How to format a list of dictionaries (or instances) well in Python

When developing a web application, it is common to implement a process that formats the result of executing a SQL query so that it matches the response of the API.

I think that the data obtained as a result of executing the SQL query is mostly a list of instances defined by the driver used for DB connection, but the process of formatting this data is unexpectedly troublesome.
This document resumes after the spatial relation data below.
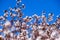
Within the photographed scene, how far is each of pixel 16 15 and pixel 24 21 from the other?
339 mm

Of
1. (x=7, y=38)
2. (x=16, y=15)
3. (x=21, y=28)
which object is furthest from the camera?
(x=16, y=15)

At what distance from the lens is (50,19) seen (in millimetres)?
4473

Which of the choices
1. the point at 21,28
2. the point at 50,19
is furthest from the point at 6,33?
the point at 50,19

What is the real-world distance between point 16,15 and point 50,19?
3.06ft

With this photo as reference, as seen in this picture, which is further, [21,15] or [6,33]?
[21,15]

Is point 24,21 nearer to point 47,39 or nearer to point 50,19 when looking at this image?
point 50,19

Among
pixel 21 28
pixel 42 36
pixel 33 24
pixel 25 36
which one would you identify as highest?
pixel 33 24

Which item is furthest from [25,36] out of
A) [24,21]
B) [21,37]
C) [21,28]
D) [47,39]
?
[24,21]

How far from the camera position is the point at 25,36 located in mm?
3318

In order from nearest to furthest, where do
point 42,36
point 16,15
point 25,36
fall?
point 42,36, point 25,36, point 16,15

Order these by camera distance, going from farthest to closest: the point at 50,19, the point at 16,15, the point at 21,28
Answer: the point at 50,19
the point at 16,15
the point at 21,28

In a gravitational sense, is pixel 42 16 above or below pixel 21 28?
above

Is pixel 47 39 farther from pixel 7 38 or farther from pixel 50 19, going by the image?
pixel 50 19

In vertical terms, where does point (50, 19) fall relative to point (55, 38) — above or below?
above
I think there are many. (Most of the processing itself is simple, so I often feel that way.)

In this article, I examined how to efficiently implement the above data formatting process.
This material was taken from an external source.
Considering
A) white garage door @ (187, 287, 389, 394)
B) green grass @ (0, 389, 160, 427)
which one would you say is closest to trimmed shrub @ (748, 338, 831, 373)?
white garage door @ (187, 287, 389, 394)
For example, if the following data can be obtained from the DB Consider shaping this data.


data_list = [
  {
    'user_id': 1,
    'group_name': 'GroupA',
    'user_name': 'user1',
    'email': '[email protected]'
  },
  {
    'user_id': 2,
    'group_name': 'GroupB',
    'user_name': 'user2',
    'email': '[email protected]'
  },
  {
    'user_id': 3,
    'group_name': 'GroupB',
    'user_name': 'user3',
    'email': '[email protected]'
  },
  {
    'user_id': 4,
    'group_name': 'GroupA',
    'user_name': 'user4',
    'email': '[email protected]'
  },
  {
    'user_id': 5,
    'group_name': 'GroupA',
    'user_name': 'user5',
    'email': '[email protected]'
  }
]

Expected results were grouped by group_name as shown below It will be converted to data in the format.

{
  "GroupA": [
    {
      "user_id": 1,
      "user_name": "user1",
      "email": "[email protected]"
    },
    {
      "user_id": 4,
      "user_name": "user4",
      "email": "[email protected]"
    },
    {
      "user_id": 5,
      "user_name": "user5",
      "email": "[email protected]"
    }
  ],
  "GroupB": [
    {
      "user_id": 2,
      "user_name": "user2",
      "email": "[email protected]"
    },
    {
      "user_id": 3,
      "user_name": "user3",
      "email": "[email protected]"
    }
  ]
}

I examined the following two patterns as the implementation method of the shaping process.

pattern 1

I think the simplest way is to fill the data one by one in the for statement as shown below.
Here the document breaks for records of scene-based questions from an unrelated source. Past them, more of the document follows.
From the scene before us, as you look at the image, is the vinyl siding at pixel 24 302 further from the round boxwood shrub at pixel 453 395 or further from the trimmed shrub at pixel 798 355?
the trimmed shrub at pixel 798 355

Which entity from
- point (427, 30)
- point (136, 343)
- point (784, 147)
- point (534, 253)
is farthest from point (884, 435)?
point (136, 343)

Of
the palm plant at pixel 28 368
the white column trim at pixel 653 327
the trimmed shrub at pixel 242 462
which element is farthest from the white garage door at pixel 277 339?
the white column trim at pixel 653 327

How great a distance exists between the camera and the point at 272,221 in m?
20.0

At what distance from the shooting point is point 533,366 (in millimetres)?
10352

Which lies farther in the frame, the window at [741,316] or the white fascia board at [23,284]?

#The argument is the data obtained from the DB
def sample1(data_list):
    
    result_dict = {}
    
    for data in data_list:
        
        group_name = data.get('group_name')
        
        # group_Consideration when name is not registered
        if group_name not in result_dict:
            result_dict[group_name] = []
            
        # group_Generate a dictionary excluding name and add it to the list
        result_dict[group_name].append({key:value for key, value in data.items() if key != 'group_name'})
        
    return result_dict
Pattern 2

This formatting process can also be implemented by using reduce.

from functools import reduce

#The argument is the data obtained from the DB
def sample2(data_list):
    
    def accumulate(total, target):
        
        group_name = target.get('group_name')
        
        # group_Consideration when name is not registered
        if group_name not in total:
            total[group_name] = []
            
        # group_Generate a dictionary excluding name and add it to the list
        total[group_name].append({key:value for key, value in target.items() if key != 'group_name'})
        
        return total
        
    return reduce(accumulate, data_list, {})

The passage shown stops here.